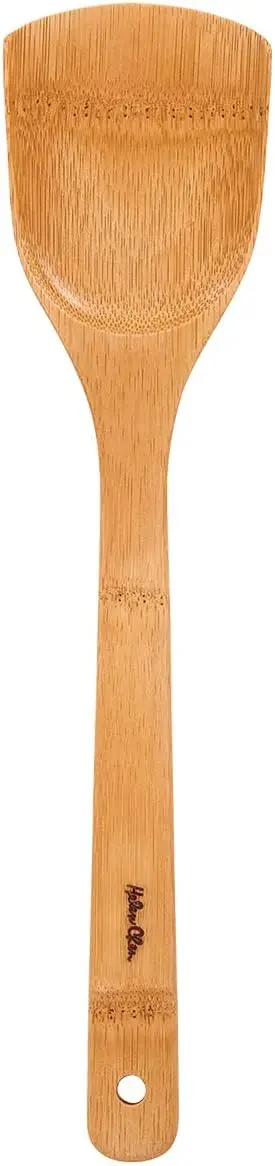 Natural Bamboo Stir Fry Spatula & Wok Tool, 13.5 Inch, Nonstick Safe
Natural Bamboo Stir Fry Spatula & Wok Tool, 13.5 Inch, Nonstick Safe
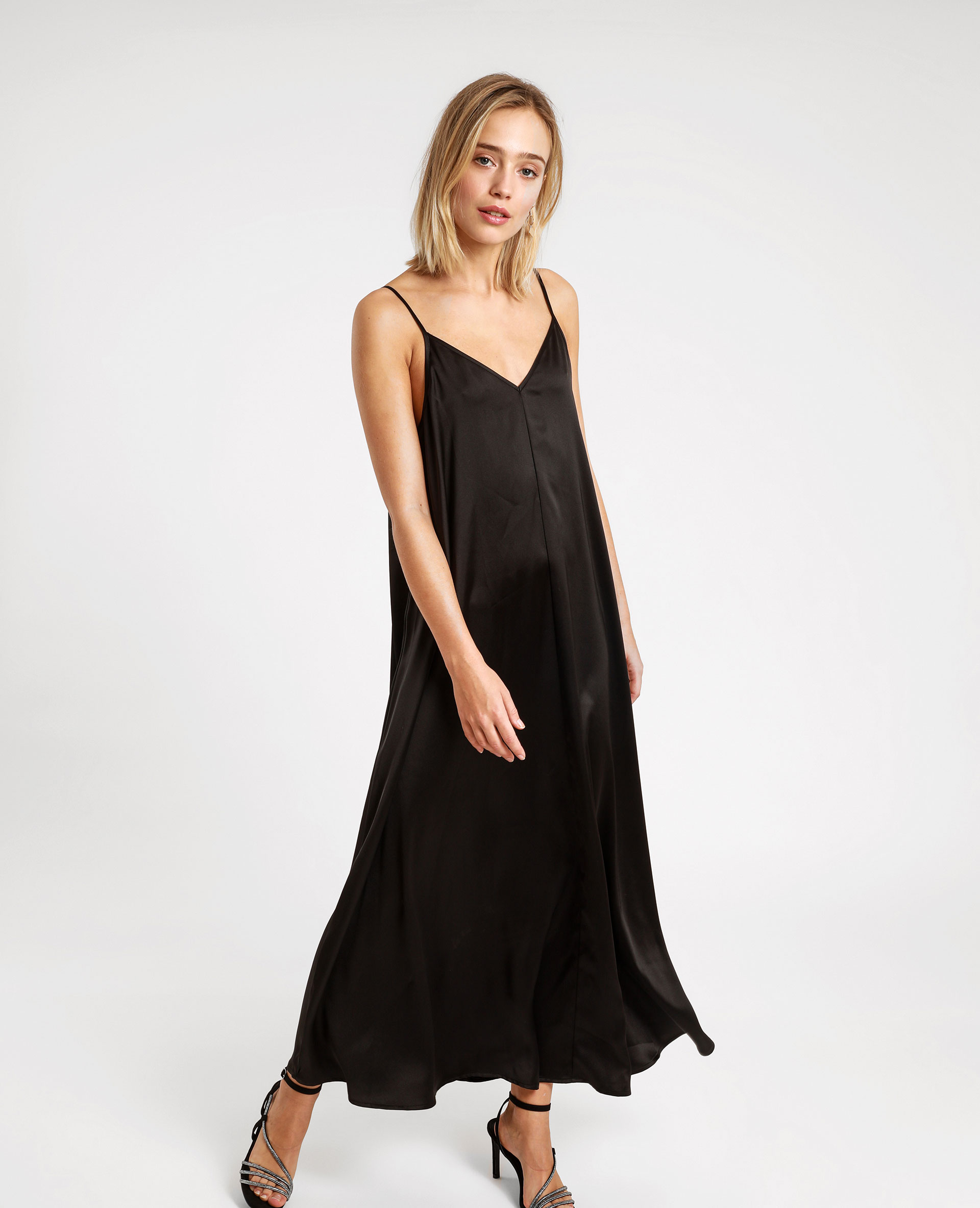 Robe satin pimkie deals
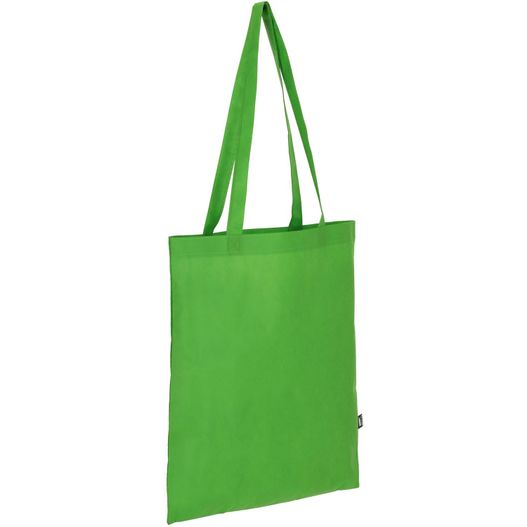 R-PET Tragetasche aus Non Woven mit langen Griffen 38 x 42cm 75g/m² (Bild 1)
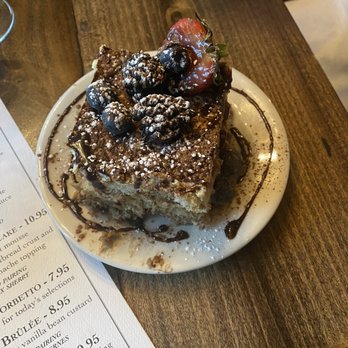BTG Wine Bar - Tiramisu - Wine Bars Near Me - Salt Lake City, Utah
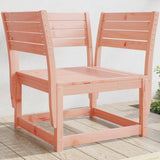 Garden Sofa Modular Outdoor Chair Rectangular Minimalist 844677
============================================================
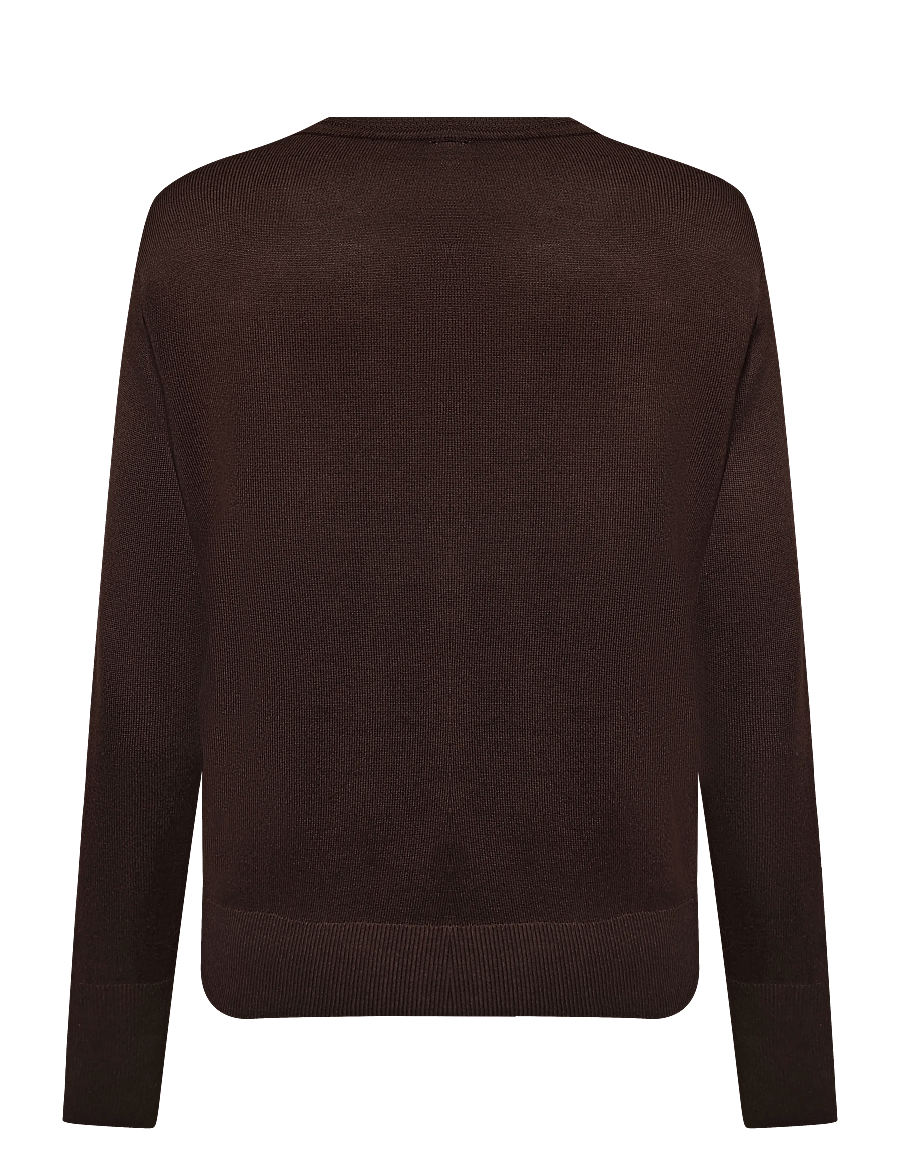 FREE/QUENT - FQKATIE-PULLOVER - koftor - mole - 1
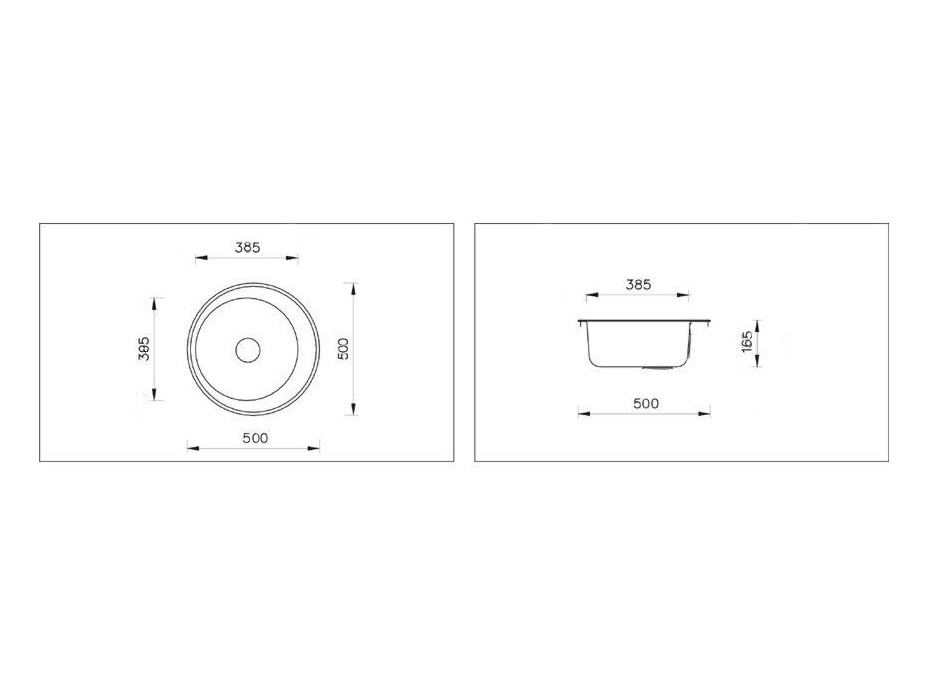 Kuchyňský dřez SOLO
============================================================
Within the listing above, find the line containing "BTG Wine Bar" and the line containing "Garden Sofa Modular". Transcribe them and everything between them exactly, leaving out the pictures.

◆ **Task response**:
BTG Wine Bar - Tiramisu - Wine Bars Near Me - Salt Lake City, Utah
 Garden Sofa Modular Outdoor Chair Rectangular Minimalist 844677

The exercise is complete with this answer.